There is increasing support that seizures, in LQTS, are not solely due to acute cerebral hypoxic-ischemic event secondary to ventricular arrhythmias. It has been proposed that the aetiologies of LQTS and epilepsy may partly overlap via a possible link between the cardiac and neural ion channelopathies. It has been demonstrated that patients with LQTS type 2 are more commonly associated with epilepsy, hence supporting the possibility that mutation of KCNH2 gene responsible for LQTS type 2 may also predispose to seizure activity[5]. Similarly, various case reports and observational studies have suggested that mutation in the SCN5A gene, responsible for LQTS type 3, is also associated with epilepsy[6,7]. It follows that initial diagnosis of seizure disorder or epilepsy, with subsequent neurological investigations and antiepileptic treatment, may be inadequate if it does not also include cardiological evaluation.

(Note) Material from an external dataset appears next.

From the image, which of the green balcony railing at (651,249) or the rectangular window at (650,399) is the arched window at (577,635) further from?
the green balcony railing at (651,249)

ECG, Holter monitoring and formal cardiological evaluation should become an integral part of a seizure/epilepsy assessment, to identify a subset of patients who also have concomitant LQTS. Failure to do so may predispose the patient to very serious or even fatal consequences and the treating clinician to subsequent personal and legal medicine ramifications.

COMMENTS

Case characteristics

Two cases presenting to hospital after witnessed generalised seizures.

Clinical diagnosis

Both cases had normal physical examination but had prolonged QTc on their electrocardiograms (ECGs), and evidence of torsades de pointes on the ECG for Case 1, prompting the diagnosis of long QT syndrome (LQTS).

Differential diagnosis

Convulsive syncope, secondary to cardiogenic causes; primary or secondary generalised seizure disorder.

Laboratory diagnosis

Both cases had normal routine blood tests, echocardiogram and electroencephalogram.

Imaging diagnosis

Both cases had normal computed tomography and magnetic resonance imaging brain.

Treatment

Beta-blocker medication and implantable cardioverter-defibrillator insertion were instigated after the diagnosis of LQTS in both cases.

Related reports

There is a possible link between the cardiac and neural ion channelopathies, hence patients with LQTS may have concurrent primary epilepsy disorder causing seizures rather than solely from the consequences of the ventricular arrhythmias.

Term explanation

TdP refers to Tordes de Pointes which is an uncommon and distinctive form of polymorphic ventricular tachycardia characterized by a gradual change in the amplitude and twisting of the QRS complexes around the isoelectric line; Channelopathies are diseases caused by disturbed function of ion channel subunits or the proteins that regulate them; and KCNH2 and SCN5A are genetic abnormalities found to occur in both inherited epilepsies and LQTS.

Experiences and lessons

Initial diagnosis of seizure disorder or epilepsy, with subsequent neurological investigations and antiepileptic treatment, may be inadequate if it does not also include cardiological evaluation.

Peer-review

The viewpoint of this paper is useful in clinical practice.